In Krankenhausapotheken können die Arzneimittel zu jedem Zeitpunkt abgemeldet werden – also entweder direkt nach Wareneingang oder kurz vor der Abgabe an den Patienten. Die Mitgliedstaaten können außerdem Ausnahmen für Tierärzte, Zahnärzte, Optiker, Rettungssanitäter, Universitäten, Gefängnisse, Schulen, Hospize oder Pflegeheime festlegen, die direkt vom Großhändler beliefert werden. In diesem Fall würden die Lieferanten die Packungen aus dem System abmelden.
Die EU-Verordnung sieht auch einen Plan B vor, falls der automatische Check nicht funktioniert: Apotheken sollen den „Unique Identifier“ in diesem Fall erfassen und später mit der Datenbank abgleichen. Und falls es nur an der Apothekensoftware und nicht am Internet scheitert, sollen Apotheken die Codes auch direkt bei der nationalen Datenbank austragen können.

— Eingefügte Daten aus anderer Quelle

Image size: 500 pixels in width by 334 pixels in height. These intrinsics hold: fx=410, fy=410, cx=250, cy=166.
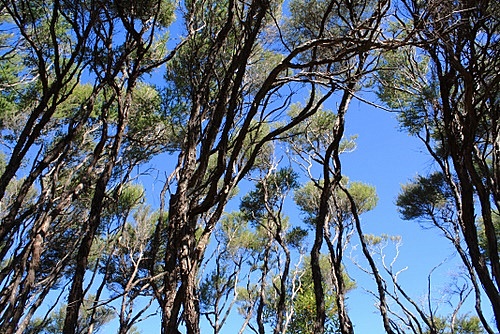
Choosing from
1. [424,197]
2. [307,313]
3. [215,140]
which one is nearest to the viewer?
[215,140]

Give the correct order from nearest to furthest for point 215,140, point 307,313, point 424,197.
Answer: point 215,140
point 424,197
point 307,313

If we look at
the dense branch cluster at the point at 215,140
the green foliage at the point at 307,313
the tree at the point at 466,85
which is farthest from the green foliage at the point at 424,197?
the tree at the point at 466,85

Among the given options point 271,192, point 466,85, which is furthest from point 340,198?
point 466,85

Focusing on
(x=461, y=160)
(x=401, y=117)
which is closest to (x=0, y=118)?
(x=401, y=117)

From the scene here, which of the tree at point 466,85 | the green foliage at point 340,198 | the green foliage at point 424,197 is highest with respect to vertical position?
the green foliage at point 340,198

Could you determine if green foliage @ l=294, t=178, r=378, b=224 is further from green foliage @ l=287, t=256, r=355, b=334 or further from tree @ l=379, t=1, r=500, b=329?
tree @ l=379, t=1, r=500, b=329

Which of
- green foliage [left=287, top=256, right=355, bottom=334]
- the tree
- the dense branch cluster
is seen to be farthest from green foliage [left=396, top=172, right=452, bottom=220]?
the tree

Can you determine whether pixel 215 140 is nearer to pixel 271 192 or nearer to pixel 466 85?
pixel 466 85

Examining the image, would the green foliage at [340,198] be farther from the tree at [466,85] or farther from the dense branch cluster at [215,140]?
the tree at [466,85]

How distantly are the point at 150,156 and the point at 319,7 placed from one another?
3.16 metres

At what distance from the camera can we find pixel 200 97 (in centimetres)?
291

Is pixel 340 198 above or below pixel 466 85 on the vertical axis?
above

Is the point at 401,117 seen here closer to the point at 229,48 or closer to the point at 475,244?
the point at 229,48

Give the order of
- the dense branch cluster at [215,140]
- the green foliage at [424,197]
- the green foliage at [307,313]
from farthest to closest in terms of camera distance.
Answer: the green foliage at [307,313] < the green foliage at [424,197] < the dense branch cluster at [215,140]
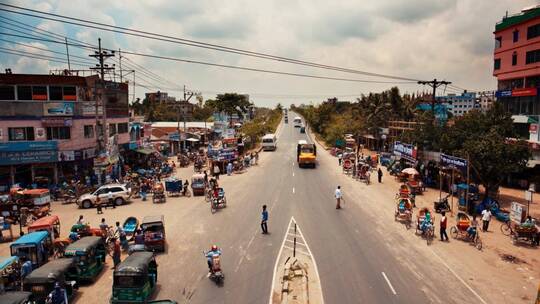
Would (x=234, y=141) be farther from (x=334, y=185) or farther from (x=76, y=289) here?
(x=76, y=289)

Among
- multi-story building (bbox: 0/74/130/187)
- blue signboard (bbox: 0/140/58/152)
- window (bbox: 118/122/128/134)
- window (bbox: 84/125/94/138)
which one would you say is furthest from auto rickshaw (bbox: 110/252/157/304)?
window (bbox: 118/122/128/134)

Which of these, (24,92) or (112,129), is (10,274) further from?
(112,129)

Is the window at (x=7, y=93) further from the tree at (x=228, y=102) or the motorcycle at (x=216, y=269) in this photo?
the tree at (x=228, y=102)

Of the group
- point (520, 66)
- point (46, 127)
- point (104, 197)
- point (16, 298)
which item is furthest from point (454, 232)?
point (46, 127)

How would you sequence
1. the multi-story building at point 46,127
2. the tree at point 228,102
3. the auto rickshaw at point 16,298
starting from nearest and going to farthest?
the auto rickshaw at point 16,298 → the multi-story building at point 46,127 → the tree at point 228,102

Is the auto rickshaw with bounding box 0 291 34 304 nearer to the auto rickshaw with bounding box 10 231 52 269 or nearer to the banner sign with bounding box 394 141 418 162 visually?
the auto rickshaw with bounding box 10 231 52 269

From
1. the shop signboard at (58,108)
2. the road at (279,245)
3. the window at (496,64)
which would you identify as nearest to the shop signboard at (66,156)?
the shop signboard at (58,108)

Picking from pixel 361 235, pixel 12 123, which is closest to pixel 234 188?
pixel 361 235
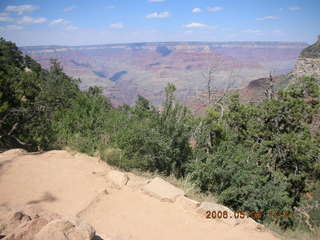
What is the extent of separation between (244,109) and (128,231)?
7147mm

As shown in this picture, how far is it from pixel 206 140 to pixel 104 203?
4389mm

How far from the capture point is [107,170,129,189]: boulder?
6.12m

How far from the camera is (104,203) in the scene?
543cm

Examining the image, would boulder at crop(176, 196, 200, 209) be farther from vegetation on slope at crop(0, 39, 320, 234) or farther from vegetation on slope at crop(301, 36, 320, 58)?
vegetation on slope at crop(301, 36, 320, 58)

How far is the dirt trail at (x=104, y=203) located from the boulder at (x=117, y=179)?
67 mm

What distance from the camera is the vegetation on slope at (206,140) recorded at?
714 cm

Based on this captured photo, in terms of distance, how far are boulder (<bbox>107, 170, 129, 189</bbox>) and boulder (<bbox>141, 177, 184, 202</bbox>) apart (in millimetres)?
531

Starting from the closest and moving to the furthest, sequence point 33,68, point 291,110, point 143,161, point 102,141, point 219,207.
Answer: point 219,207 < point 143,161 < point 102,141 < point 291,110 < point 33,68

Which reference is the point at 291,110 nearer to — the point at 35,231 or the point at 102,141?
the point at 102,141

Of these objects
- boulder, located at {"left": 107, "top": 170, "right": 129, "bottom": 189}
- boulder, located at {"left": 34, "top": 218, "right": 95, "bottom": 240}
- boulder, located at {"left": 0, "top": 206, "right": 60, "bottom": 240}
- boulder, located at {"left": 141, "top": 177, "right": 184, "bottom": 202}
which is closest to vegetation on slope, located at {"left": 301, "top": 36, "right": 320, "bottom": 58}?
boulder, located at {"left": 141, "top": 177, "right": 184, "bottom": 202}

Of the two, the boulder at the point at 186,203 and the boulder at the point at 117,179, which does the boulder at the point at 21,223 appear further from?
the boulder at the point at 186,203

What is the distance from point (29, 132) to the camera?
8.60m

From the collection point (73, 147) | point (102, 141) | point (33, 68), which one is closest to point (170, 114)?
point (102, 141)

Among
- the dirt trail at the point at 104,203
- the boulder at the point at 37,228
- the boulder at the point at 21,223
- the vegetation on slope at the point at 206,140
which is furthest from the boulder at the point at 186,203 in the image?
the boulder at the point at 21,223
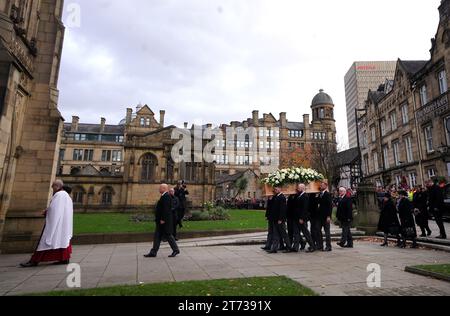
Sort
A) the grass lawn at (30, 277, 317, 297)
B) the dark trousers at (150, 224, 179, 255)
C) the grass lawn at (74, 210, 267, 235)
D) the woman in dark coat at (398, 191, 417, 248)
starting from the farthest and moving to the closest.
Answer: the grass lawn at (74, 210, 267, 235) → the woman in dark coat at (398, 191, 417, 248) → the dark trousers at (150, 224, 179, 255) → the grass lawn at (30, 277, 317, 297)

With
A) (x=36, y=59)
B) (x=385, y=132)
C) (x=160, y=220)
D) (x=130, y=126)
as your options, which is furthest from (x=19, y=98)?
(x=130, y=126)

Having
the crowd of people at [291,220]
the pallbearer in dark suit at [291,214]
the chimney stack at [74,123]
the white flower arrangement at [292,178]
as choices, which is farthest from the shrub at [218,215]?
the chimney stack at [74,123]

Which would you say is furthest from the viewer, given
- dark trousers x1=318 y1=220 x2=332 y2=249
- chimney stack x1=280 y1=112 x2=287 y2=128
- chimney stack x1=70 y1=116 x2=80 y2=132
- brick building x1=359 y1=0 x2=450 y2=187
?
chimney stack x1=280 y1=112 x2=287 y2=128

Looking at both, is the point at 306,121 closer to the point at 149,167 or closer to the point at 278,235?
the point at 149,167

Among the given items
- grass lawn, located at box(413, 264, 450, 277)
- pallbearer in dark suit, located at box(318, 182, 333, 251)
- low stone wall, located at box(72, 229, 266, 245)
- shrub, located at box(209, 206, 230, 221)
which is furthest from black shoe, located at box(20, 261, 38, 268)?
shrub, located at box(209, 206, 230, 221)

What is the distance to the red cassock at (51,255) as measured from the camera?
7363mm

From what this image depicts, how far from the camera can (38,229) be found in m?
10.3

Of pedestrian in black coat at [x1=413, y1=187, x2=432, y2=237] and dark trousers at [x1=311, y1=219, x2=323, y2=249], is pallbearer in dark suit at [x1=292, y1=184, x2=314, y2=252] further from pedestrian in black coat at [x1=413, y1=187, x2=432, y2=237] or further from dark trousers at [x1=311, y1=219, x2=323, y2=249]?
pedestrian in black coat at [x1=413, y1=187, x2=432, y2=237]

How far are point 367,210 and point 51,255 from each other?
44.3 feet

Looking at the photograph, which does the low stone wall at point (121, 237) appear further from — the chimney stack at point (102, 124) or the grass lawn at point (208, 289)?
the chimney stack at point (102, 124)

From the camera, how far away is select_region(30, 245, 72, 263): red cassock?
736 centimetres

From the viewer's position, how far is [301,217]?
30.8 ft
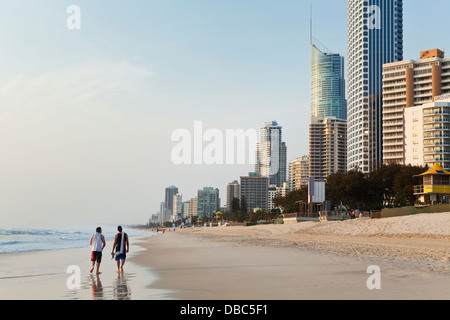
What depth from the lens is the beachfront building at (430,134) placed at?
433 ft

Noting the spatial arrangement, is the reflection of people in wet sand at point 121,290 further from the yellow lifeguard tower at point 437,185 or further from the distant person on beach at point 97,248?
the yellow lifeguard tower at point 437,185

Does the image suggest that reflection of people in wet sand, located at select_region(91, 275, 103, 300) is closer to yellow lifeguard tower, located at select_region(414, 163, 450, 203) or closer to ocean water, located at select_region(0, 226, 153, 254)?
ocean water, located at select_region(0, 226, 153, 254)

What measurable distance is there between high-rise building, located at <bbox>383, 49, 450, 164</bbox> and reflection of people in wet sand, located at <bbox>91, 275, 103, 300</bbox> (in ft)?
499

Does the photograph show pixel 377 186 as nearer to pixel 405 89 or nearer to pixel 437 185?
pixel 437 185

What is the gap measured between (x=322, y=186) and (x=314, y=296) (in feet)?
230

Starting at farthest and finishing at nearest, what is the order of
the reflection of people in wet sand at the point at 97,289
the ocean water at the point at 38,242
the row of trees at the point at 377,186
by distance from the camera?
the row of trees at the point at 377,186, the ocean water at the point at 38,242, the reflection of people in wet sand at the point at 97,289

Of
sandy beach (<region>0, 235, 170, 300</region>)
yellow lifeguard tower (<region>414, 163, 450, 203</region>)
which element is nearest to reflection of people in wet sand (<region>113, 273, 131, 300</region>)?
sandy beach (<region>0, 235, 170, 300</region>)

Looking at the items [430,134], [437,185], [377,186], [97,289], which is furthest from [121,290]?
[430,134]

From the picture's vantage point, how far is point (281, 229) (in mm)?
61156

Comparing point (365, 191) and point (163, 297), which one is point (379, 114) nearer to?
point (365, 191)

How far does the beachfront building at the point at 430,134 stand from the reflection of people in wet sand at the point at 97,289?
134m

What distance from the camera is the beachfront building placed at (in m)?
132

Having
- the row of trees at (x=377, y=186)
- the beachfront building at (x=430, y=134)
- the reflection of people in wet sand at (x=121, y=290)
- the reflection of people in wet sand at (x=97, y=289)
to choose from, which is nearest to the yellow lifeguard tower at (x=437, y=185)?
the row of trees at (x=377, y=186)
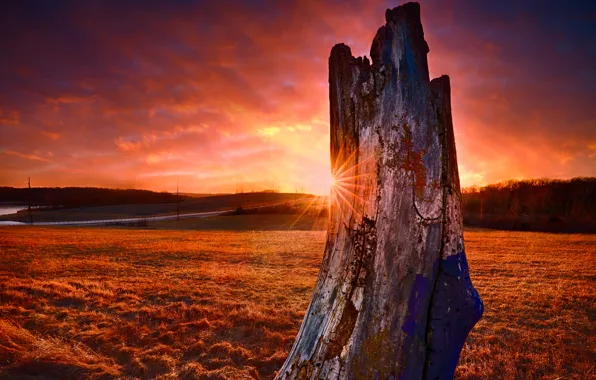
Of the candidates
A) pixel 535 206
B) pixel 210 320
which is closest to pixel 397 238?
pixel 210 320

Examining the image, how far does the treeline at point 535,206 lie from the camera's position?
42.4 meters

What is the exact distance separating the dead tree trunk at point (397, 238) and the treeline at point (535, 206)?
4800cm

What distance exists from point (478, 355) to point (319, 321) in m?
6.24

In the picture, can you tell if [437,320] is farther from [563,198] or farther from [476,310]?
[563,198]

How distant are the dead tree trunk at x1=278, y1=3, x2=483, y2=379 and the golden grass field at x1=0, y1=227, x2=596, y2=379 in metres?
4.81

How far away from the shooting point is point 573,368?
21.1ft

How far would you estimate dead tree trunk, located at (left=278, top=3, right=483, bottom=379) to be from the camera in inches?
78.1

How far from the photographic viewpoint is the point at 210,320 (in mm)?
8859

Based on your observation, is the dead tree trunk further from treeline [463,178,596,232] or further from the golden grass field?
treeline [463,178,596,232]

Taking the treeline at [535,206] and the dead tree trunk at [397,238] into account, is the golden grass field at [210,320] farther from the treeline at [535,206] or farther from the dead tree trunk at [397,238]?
the treeline at [535,206]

Die neuen Vorgaben gelten für alle verschreibungspflichtigen Arzneimittel, mit Ausnahme der auf der „White List“ aufgeführten: Das sind derzeit 14 Produktkategorien, darunter etwa Homöopathika, Allergenextrakte, Kontrastmittel und Lösungen für die parenterale Ernährung. OTC-Arzneimittel dürfen die festgelegten Sicherheitsmerkmale nicht tragen. Davon ausgenommen sind Präparate, die auf der „Black List“ stehen und einen Code tragen müssen. Bislang wird dort lediglich Omeprazol aufgeführt – wegen des Fälschungsskandals im Jahr 2013.